Las razones para privar a alguien de su libertad sin siquiera haberse celebrado un juicio deben ser poderosas y atendibles, atinentes al valor de la seguridad colectiva y del esclarecimiento de lo ocurrido. Pero, ¿qué pasa o debe pasar una vez que el juicio se celebra y el acusado sale absuelto?
Aplíquese el cuento amigo lector: ¿cuánto vale un día de su vida cotidiana? ¿Un día en el que deja de ocuparse de sus asuntos laborales o profesionales, estar con sus seres queridos? ¿Un día en el que ya no acude a su restaurante, librería o actividad deportiva o de ocio favorita?
«Pasó 1.050 días en prisión preventiva hasta que fue absuelto y le fue concedida una indemnización de 5.000 euros»
Santos, ciudadano rumano, fue acusado de la comisión de un delito de trata de seres humanos con fines de explotación sexual y permaneció 1.050 días en prisión preventiva hasta que finalmente resultó absuelto. Tras un largo proceso contencioso-administrativo logró en 2019 (sentencia 5305 de la Audiencia Nacional) que le fuera concedida una indemnización frente a la negativa del Ministerio de Justicia a compensarle: 5.000 euros. Sí, ha leído bien: 5.000 euros.

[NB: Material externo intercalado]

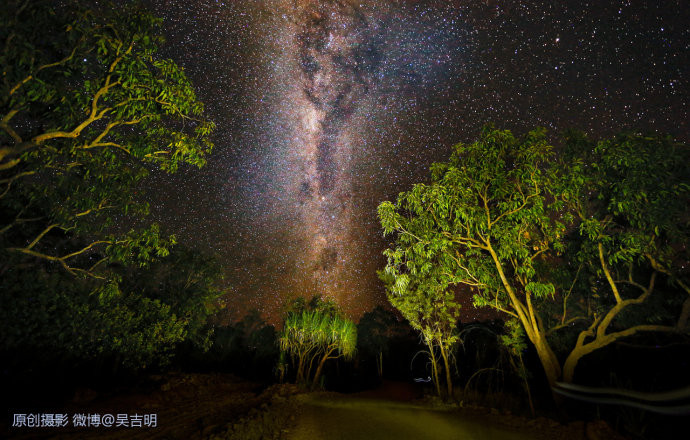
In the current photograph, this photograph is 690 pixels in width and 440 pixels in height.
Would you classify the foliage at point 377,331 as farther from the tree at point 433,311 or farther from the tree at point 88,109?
the tree at point 88,109

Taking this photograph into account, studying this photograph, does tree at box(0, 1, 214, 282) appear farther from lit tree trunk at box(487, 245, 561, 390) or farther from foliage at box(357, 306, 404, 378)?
foliage at box(357, 306, 404, 378)

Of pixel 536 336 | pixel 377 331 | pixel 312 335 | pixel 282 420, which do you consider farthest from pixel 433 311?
pixel 377 331

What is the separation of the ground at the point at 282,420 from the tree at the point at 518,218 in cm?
336

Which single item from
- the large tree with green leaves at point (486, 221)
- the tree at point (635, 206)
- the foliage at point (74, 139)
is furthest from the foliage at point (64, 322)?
the tree at point (635, 206)

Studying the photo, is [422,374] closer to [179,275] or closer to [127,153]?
[179,275]

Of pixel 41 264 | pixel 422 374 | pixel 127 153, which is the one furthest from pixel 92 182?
pixel 422 374

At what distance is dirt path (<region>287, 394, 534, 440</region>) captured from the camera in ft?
19.9

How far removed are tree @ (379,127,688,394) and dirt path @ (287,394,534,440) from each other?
136 inches

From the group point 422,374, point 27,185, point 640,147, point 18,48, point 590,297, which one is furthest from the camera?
point 422,374

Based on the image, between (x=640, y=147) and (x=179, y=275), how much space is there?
18.2 m

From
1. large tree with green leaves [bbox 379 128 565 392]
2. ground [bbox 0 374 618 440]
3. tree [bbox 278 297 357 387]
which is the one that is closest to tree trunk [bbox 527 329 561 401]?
large tree with green leaves [bbox 379 128 565 392]

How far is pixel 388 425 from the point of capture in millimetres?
6832

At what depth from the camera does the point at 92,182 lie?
236 inches

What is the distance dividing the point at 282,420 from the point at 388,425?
2.28m
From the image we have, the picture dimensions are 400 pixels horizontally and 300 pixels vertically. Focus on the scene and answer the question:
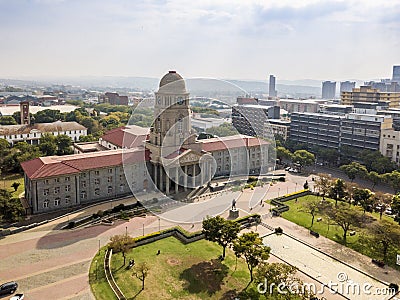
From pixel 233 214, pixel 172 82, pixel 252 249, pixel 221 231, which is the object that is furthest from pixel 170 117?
pixel 252 249

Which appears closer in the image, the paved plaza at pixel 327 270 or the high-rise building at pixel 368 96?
the paved plaza at pixel 327 270

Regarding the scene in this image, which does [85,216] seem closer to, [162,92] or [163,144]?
[163,144]

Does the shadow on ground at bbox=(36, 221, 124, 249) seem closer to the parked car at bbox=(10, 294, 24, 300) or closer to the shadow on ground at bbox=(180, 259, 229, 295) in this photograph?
the parked car at bbox=(10, 294, 24, 300)

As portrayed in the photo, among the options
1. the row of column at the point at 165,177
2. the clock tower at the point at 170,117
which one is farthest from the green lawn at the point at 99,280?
the clock tower at the point at 170,117

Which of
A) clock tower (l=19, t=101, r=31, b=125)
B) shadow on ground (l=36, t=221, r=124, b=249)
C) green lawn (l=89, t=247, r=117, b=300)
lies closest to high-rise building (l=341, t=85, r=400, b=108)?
shadow on ground (l=36, t=221, r=124, b=249)

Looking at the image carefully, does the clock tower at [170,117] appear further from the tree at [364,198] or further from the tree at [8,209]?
the tree at [364,198]
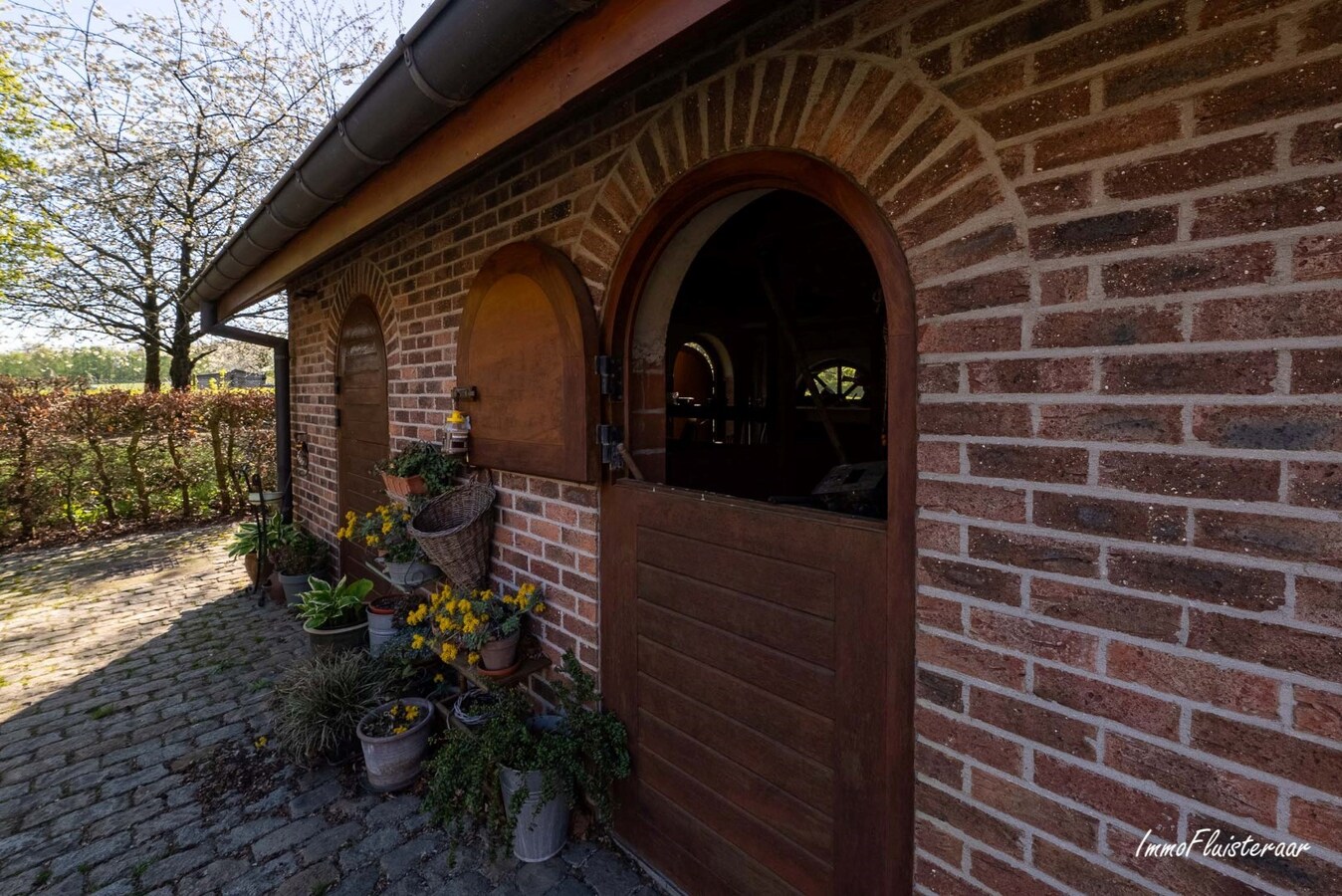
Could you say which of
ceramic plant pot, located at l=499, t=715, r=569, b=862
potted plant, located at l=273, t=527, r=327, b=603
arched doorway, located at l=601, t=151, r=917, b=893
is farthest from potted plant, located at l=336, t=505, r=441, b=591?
potted plant, located at l=273, t=527, r=327, b=603

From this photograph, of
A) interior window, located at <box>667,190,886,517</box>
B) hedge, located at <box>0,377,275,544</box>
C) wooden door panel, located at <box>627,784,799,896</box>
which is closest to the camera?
wooden door panel, located at <box>627,784,799,896</box>

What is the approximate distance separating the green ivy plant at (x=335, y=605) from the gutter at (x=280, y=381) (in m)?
2.50

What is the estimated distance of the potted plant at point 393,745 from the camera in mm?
2668

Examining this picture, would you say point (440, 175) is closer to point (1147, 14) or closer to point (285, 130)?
point (1147, 14)

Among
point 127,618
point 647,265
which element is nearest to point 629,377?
point 647,265

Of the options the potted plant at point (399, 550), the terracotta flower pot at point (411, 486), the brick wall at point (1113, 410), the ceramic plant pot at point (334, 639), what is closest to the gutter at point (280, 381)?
the ceramic plant pot at point (334, 639)

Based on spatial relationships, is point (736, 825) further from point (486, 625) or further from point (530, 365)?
point (530, 365)

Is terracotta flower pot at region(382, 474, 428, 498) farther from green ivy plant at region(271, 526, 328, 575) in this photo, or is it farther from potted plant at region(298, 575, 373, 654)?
green ivy plant at region(271, 526, 328, 575)

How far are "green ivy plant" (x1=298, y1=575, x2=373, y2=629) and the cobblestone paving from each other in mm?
448

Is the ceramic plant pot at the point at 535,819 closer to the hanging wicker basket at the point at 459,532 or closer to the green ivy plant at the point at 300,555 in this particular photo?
the hanging wicker basket at the point at 459,532

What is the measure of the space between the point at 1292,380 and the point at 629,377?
5.55 ft

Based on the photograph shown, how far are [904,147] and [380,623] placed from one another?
3.75 metres

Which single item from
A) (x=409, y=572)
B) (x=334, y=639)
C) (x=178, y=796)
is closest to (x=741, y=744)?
(x=409, y=572)

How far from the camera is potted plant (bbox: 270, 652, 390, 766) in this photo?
9.37ft
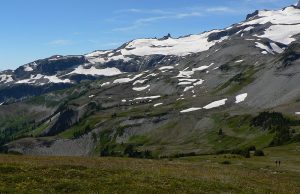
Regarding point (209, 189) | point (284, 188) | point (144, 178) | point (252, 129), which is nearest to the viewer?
point (209, 189)

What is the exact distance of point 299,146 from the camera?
124000 millimetres

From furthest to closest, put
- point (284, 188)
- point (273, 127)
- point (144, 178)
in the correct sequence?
1. point (273, 127)
2. point (284, 188)
3. point (144, 178)

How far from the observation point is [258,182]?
46.8 m

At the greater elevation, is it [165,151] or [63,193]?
[63,193]

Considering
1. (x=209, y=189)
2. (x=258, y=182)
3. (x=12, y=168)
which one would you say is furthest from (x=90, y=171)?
(x=258, y=182)

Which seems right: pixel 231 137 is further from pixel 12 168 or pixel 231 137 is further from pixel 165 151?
pixel 12 168

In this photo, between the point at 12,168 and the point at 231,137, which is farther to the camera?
the point at 231,137

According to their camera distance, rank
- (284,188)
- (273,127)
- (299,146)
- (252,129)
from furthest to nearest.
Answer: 1. (252,129)
2. (273,127)
3. (299,146)
4. (284,188)

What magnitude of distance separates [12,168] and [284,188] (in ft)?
80.9

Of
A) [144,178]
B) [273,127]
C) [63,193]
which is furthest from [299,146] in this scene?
[63,193]

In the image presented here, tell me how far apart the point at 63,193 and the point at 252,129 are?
553ft

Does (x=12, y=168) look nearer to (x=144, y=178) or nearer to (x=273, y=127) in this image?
(x=144, y=178)

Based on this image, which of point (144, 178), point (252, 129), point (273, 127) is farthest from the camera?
point (252, 129)

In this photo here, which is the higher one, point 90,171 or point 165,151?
point 90,171
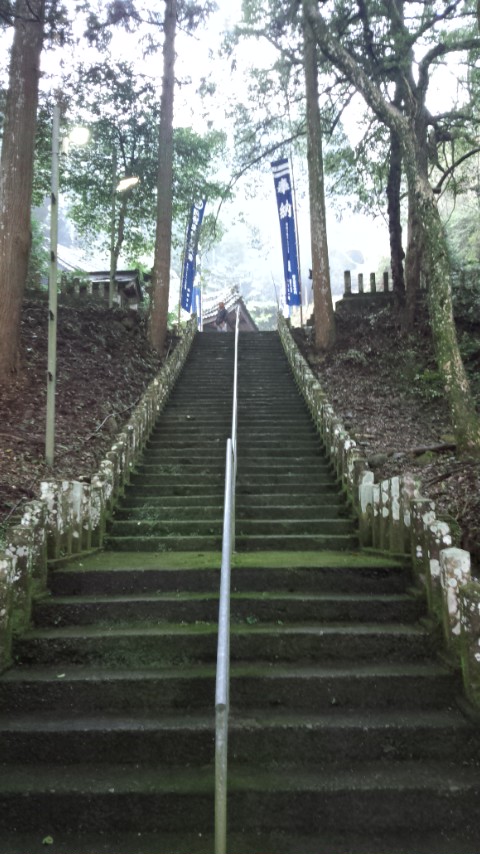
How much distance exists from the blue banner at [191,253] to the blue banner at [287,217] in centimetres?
296

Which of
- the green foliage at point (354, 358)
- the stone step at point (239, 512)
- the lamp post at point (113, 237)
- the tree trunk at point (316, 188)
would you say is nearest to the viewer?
the stone step at point (239, 512)

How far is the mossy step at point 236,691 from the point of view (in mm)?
2846

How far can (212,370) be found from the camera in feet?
39.3

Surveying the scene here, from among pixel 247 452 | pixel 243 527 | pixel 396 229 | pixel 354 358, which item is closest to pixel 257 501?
pixel 243 527

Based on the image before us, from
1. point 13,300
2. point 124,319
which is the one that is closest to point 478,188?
point 124,319

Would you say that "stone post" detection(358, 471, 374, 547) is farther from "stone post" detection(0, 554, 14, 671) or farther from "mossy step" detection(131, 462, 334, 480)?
"stone post" detection(0, 554, 14, 671)

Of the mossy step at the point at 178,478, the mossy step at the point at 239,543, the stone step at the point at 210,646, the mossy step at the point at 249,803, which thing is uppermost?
the mossy step at the point at 178,478

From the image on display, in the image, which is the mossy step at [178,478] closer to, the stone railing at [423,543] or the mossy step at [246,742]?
the stone railing at [423,543]

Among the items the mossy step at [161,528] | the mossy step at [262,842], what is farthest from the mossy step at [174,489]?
the mossy step at [262,842]

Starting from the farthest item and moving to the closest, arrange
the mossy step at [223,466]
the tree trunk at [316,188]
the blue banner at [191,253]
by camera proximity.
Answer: the blue banner at [191,253], the tree trunk at [316,188], the mossy step at [223,466]

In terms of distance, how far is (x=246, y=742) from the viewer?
2646mm

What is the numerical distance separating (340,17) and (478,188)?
5.50m

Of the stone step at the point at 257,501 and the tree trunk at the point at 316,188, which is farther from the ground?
the tree trunk at the point at 316,188

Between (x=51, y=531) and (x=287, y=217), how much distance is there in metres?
12.5
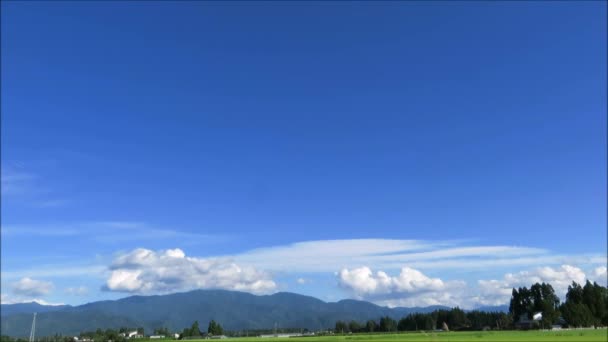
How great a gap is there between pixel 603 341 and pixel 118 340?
175 metres

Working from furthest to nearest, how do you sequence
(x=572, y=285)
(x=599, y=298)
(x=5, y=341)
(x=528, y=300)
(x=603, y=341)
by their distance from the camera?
(x=5, y=341), (x=528, y=300), (x=572, y=285), (x=599, y=298), (x=603, y=341)

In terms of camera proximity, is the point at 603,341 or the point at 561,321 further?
the point at 561,321

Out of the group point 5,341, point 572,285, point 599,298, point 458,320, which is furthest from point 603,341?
point 5,341

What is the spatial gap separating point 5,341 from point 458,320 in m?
185

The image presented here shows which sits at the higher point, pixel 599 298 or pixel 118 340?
pixel 599 298

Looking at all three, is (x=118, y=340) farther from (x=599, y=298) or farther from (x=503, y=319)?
(x=599, y=298)

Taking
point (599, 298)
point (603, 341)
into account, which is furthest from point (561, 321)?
point (603, 341)

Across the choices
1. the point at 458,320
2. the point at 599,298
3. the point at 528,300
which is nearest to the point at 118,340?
the point at 458,320

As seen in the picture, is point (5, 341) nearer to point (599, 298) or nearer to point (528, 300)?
point (528, 300)

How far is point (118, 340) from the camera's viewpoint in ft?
616

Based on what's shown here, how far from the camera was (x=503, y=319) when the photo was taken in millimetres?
179875

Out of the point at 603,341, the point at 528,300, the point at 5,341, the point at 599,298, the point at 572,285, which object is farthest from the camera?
the point at 5,341

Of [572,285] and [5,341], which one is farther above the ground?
[572,285]

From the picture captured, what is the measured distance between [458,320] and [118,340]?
443ft
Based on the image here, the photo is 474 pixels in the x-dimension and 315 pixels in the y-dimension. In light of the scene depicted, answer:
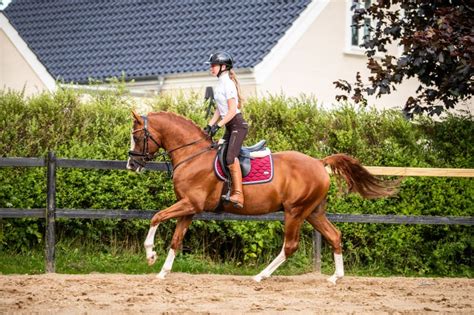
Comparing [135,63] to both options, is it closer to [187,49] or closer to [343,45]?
[187,49]

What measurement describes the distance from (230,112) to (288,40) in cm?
1029

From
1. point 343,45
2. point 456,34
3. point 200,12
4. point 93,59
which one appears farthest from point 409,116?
point 93,59

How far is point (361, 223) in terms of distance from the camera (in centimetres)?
1364

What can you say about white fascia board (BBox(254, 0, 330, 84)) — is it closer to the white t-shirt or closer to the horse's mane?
the horse's mane

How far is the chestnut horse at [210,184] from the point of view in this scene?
1120 cm

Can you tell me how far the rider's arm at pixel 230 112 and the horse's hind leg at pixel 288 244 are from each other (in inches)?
55.9

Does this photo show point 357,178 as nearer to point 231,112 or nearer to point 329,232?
point 329,232

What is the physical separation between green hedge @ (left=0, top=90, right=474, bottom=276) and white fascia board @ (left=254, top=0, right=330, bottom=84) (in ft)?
20.2

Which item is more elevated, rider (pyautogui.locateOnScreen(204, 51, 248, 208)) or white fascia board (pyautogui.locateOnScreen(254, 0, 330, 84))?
white fascia board (pyautogui.locateOnScreen(254, 0, 330, 84))

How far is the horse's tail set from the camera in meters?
12.0

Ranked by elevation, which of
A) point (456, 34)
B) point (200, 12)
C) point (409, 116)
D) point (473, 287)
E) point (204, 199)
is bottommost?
point (473, 287)

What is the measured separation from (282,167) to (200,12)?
1265 centimetres

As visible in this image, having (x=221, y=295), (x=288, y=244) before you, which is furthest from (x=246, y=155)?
(x=221, y=295)

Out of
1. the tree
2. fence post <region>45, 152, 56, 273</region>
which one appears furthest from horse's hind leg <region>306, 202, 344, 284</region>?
fence post <region>45, 152, 56, 273</region>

En un interesantísimo estudio recientemente publicado (aquí el resumen), el administrativista Gabriel Doménech y el economista Juan Luis Jiménez nos dan la cifra del compromiso que, como sociedad, estamos dispuestos a asumir para reparar ese sacrificio del derecho humano a la libertad, una indemnización, por cierto, que sólo desde 2019 se otorga a todos los presos absueltos (independientemente de la razón por la que finalmente fueran así declarados).
Pero vayamos al monto. Algunas conclusiones de Doménech y Jiménez, a la luz de los casos analizados son perturbadoras. Así, desde 2019 la cuantía diaria se ha reducido significativamente (un 87%), y tiene una relación inversamente proporcional con el tiempo que se haya permanecido en prisión preventiva. En todo caso es irrisorio. Además es discriminatorio entre quienes son funcionarios, especialmente del cuerpo superior de policía, y quienes no lo son, pues estos últimos obtienen sustancialmente menos. Los primeros, además, siguen cobrando buena parte de sus retribuciones mientras están en prisión, y recuperan fácilmente todo lo perdido al reincorporarse a su puesto. Mamá, si soy carterista quiero ser funcionario.
¿Conocen ustedes que algún partido político en España haya llevado, o se proponga llevar, en su agenda 2030, o 4082, reformar la normativa para que eso no suceda? A mí no me suena aunque el ruido ensordecedor de las batucadas, las olas y las mareas por los derechos y los aplausos y caceroladas por «lo público» quizá no me ha permitido escuchar bien.